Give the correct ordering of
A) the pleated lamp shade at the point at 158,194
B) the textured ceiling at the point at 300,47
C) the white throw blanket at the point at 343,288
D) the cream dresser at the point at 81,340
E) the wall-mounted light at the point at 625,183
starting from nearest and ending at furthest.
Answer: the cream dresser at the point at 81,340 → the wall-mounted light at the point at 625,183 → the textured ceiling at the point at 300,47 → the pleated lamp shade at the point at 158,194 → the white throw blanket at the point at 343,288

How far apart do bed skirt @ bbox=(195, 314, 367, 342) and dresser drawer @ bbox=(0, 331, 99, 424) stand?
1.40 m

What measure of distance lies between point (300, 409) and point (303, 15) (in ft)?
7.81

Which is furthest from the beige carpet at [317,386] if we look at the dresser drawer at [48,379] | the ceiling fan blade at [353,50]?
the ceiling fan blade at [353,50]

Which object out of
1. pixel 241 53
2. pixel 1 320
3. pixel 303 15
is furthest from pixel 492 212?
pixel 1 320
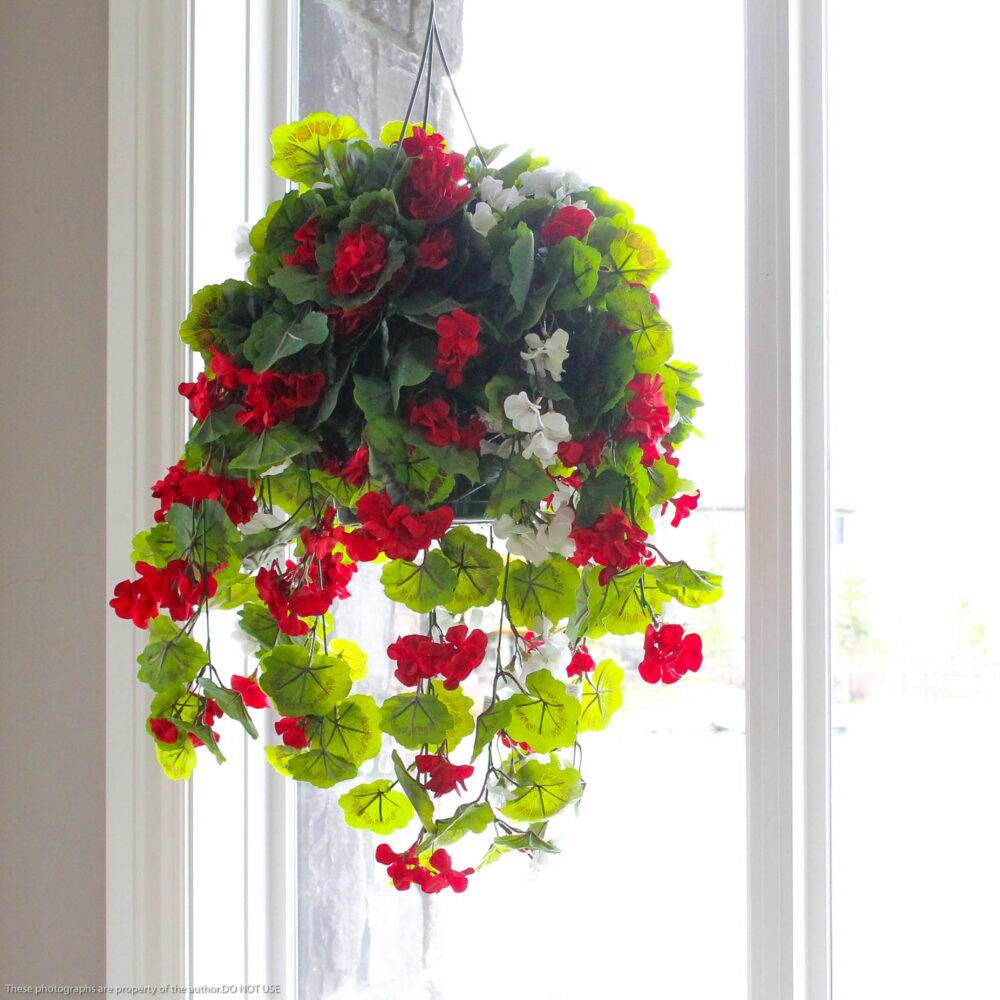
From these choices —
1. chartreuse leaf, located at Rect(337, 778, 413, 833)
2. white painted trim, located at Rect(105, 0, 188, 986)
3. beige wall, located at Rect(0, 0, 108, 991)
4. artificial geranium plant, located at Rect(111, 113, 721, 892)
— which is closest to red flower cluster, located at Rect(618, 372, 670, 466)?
artificial geranium plant, located at Rect(111, 113, 721, 892)

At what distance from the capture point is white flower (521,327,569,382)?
0.63 m

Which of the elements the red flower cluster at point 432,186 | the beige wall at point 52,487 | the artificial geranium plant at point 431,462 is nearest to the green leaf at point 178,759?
the artificial geranium plant at point 431,462

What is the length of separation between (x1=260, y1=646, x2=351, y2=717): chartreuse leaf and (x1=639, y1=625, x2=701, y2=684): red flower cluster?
217 millimetres

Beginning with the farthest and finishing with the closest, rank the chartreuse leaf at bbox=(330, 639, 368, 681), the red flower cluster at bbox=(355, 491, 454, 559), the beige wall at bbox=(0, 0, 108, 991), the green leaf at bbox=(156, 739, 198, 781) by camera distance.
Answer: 1. the beige wall at bbox=(0, 0, 108, 991)
2. the chartreuse leaf at bbox=(330, 639, 368, 681)
3. the green leaf at bbox=(156, 739, 198, 781)
4. the red flower cluster at bbox=(355, 491, 454, 559)

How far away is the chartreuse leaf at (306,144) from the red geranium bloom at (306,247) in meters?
0.08

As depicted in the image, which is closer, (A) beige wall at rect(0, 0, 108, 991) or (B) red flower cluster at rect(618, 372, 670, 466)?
(B) red flower cluster at rect(618, 372, 670, 466)

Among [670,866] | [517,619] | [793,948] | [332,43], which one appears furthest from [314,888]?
[332,43]

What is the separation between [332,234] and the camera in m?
0.67

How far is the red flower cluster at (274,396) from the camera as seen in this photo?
644 mm

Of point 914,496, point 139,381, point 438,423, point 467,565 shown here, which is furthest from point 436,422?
point 139,381

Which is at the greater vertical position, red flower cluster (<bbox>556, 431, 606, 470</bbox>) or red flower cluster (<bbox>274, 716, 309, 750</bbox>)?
red flower cluster (<bbox>556, 431, 606, 470</bbox>)

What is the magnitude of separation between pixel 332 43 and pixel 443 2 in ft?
0.53

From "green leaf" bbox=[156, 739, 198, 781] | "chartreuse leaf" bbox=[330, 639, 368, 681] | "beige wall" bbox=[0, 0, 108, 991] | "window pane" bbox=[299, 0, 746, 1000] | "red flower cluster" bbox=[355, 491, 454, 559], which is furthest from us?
"beige wall" bbox=[0, 0, 108, 991]

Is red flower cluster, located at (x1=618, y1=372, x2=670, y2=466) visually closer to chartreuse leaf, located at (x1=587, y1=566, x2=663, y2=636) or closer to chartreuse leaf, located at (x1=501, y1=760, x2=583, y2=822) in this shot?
chartreuse leaf, located at (x1=587, y1=566, x2=663, y2=636)
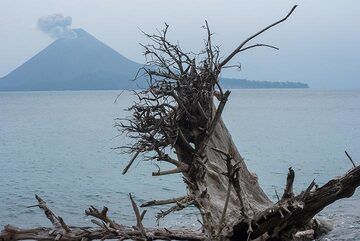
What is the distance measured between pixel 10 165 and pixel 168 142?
29.9 m

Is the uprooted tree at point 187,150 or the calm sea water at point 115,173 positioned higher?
the uprooted tree at point 187,150

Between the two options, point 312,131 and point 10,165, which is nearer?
point 10,165

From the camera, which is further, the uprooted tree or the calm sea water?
the calm sea water

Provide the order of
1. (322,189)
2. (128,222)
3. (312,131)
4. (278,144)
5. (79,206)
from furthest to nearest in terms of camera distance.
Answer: (312,131) → (278,144) → (79,206) → (128,222) → (322,189)

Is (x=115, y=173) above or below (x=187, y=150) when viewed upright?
below

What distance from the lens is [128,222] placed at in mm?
19469

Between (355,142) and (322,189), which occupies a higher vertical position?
(322,189)

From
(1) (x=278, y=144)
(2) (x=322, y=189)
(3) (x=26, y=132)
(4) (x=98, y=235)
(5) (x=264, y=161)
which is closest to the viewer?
(2) (x=322, y=189)

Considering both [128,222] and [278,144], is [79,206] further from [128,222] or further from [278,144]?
[278,144]

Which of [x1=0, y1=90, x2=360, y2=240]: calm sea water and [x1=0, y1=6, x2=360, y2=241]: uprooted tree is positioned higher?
[x1=0, y1=6, x2=360, y2=241]: uprooted tree

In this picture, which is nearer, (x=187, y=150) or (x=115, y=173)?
(x=187, y=150)

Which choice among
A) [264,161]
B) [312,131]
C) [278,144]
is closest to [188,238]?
[264,161]

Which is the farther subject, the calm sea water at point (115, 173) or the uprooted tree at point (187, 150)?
the calm sea water at point (115, 173)

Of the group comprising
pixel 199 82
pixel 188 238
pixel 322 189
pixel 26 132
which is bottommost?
pixel 26 132
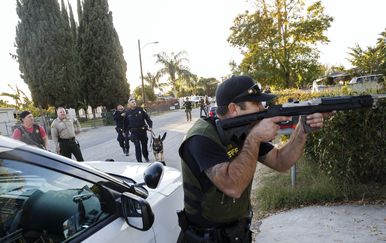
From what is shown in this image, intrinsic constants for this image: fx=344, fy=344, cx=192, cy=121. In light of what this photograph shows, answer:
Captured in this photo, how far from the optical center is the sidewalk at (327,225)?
3.58m

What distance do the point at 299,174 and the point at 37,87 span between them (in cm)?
2465

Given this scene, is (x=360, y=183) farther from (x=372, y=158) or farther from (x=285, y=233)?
(x=285, y=233)

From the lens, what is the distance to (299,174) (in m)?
5.48

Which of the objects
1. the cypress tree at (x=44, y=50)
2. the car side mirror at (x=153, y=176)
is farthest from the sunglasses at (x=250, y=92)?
the cypress tree at (x=44, y=50)

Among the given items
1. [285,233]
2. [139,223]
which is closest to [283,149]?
[139,223]

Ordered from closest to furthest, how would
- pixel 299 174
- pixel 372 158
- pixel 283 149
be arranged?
pixel 283 149, pixel 372 158, pixel 299 174

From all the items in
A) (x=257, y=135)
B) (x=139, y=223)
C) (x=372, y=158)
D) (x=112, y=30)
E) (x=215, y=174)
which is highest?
(x=112, y=30)

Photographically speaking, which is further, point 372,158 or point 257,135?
point 372,158

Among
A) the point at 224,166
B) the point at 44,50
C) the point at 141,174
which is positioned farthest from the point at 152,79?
the point at 224,166

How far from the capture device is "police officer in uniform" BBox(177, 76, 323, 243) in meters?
1.93

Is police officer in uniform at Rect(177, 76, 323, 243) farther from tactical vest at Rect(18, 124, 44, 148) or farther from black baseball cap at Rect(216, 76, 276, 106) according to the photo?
tactical vest at Rect(18, 124, 44, 148)

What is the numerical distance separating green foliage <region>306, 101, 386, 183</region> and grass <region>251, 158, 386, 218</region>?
0.14 m

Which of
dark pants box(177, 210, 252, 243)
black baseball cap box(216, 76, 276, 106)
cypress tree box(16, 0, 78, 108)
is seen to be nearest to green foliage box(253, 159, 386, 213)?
dark pants box(177, 210, 252, 243)

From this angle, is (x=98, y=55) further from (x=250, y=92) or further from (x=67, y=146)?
(x=250, y=92)
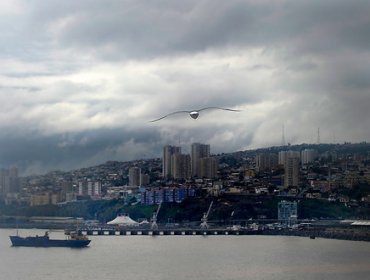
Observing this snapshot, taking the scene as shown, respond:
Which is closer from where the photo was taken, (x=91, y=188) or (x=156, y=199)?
(x=156, y=199)

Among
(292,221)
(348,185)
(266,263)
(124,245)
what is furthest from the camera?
(348,185)

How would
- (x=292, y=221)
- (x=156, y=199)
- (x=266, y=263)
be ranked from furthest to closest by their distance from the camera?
1. (x=156, y=199)
2. (x=292, y=221)
3. (x=266, y=263)

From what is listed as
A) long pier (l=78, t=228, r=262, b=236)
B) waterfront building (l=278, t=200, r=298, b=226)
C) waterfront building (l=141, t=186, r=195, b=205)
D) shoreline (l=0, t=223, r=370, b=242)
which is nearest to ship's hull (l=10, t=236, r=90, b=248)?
long pier (l=78, t=228, r=262, b=236)

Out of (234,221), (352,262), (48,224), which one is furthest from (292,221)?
(352,262)

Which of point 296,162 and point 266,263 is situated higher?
point 296,162

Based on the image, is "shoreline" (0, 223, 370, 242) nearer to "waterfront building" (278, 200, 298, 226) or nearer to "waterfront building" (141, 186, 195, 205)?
"waterfront building" (278, 200, 298, 226)

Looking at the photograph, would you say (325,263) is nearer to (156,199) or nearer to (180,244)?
(180,244)

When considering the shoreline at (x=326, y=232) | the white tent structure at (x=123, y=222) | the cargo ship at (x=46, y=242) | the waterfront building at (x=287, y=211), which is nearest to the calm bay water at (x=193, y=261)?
the cargo ship at (x=46, y=242)

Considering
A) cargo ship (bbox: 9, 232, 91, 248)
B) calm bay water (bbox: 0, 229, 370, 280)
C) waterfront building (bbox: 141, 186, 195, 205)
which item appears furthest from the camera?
waterfront building (bbox: 141, 186, 195, 205)

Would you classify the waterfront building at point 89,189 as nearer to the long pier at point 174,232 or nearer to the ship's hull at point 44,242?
the long pier at point 174,232
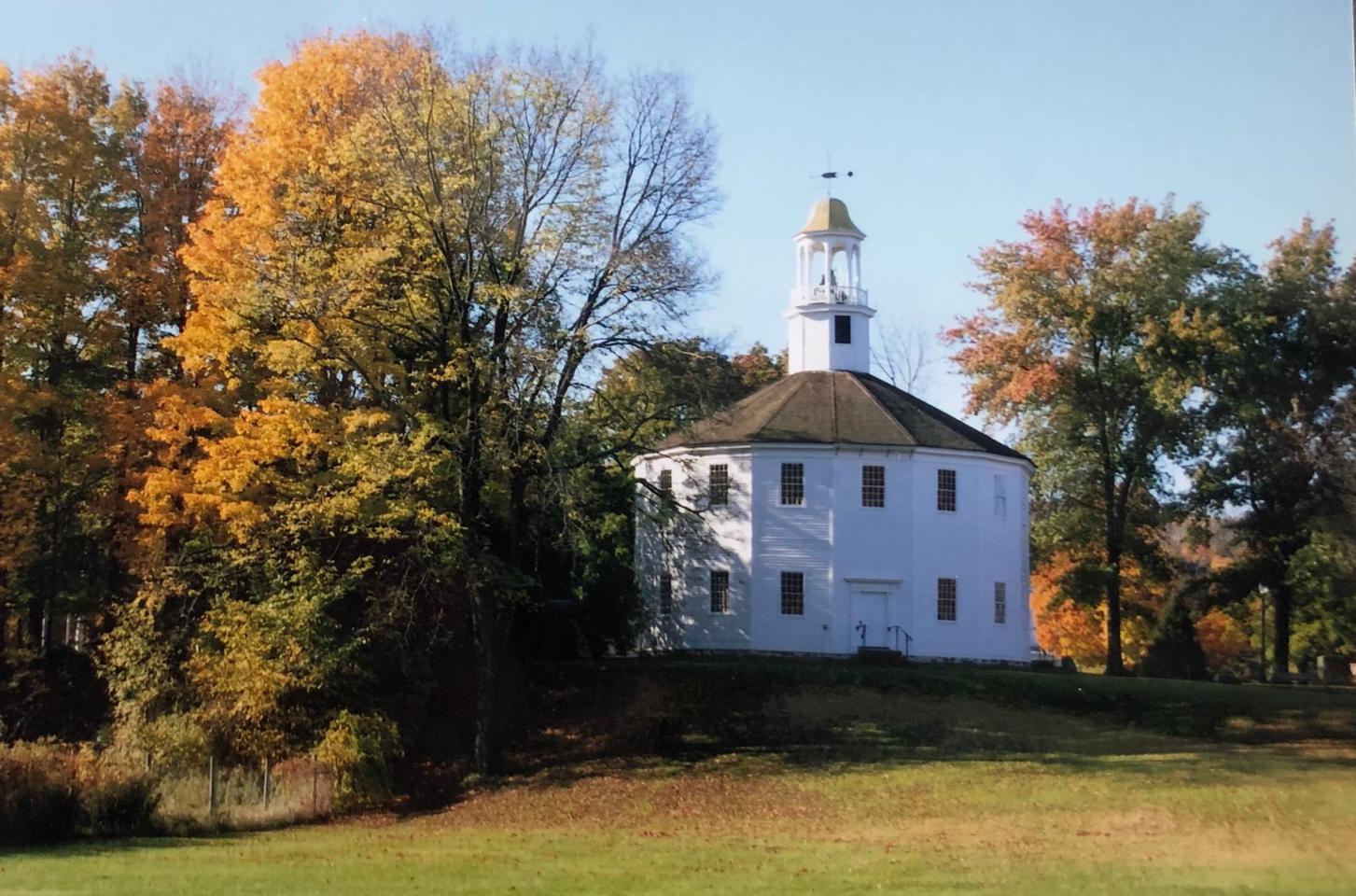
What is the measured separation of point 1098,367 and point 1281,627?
9.87m

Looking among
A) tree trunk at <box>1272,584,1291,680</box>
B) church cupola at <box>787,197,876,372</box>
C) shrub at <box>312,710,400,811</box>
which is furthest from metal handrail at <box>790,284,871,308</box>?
shrub at <box>312,710,400,811</box>

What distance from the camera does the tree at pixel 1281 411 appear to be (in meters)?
43.8

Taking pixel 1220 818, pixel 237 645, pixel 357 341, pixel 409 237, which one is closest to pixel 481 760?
pixel 237 645

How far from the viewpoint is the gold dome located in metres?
48.7

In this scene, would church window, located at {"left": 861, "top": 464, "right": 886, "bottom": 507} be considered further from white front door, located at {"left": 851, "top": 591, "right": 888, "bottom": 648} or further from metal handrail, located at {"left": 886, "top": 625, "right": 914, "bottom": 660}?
metal handrail, located at {"left": 886, "top": 625, "right": 914, "bottom": 660}

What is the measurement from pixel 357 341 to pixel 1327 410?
2777cm

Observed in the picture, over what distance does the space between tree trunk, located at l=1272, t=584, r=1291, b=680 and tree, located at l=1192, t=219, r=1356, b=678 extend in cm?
4

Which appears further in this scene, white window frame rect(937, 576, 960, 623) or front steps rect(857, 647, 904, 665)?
white window frame rect(937, 576, 960, 623)

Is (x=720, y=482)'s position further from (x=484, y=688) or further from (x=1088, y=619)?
(x=1088, y=619)

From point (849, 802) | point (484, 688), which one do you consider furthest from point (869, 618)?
point (849, 802)

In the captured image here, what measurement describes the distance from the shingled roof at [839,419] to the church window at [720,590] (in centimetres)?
379

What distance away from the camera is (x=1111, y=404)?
4966cm

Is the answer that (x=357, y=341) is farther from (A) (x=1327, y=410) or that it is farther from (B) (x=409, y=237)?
(A) (x=1327, y=410)

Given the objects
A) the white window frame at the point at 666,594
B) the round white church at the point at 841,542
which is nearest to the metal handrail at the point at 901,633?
the round white church at the point at 841,542
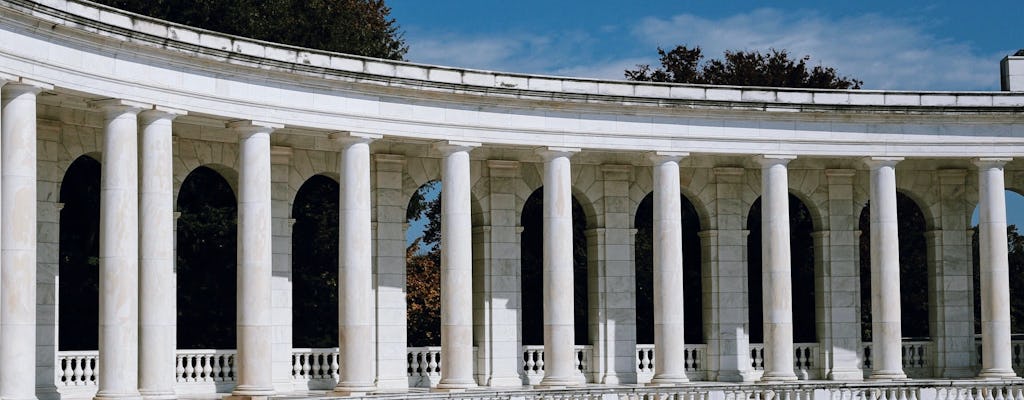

> _AIM OF THE TASK_: Please pull out each line in the listing above that contains the word "blanket", and copy every such line in full.

> _ANSWER FOR THIS EXERCISE_:
C) the white throw blanket at the point at 343,288
Answer: the cream dresser at the point at 81,340 → the wall-mounted light at the point at 625,183 → the textured ceiling at the point at 300,47 → the pleated lamp shade at the point at 158,194 → the white throw blanket at the point at 343,288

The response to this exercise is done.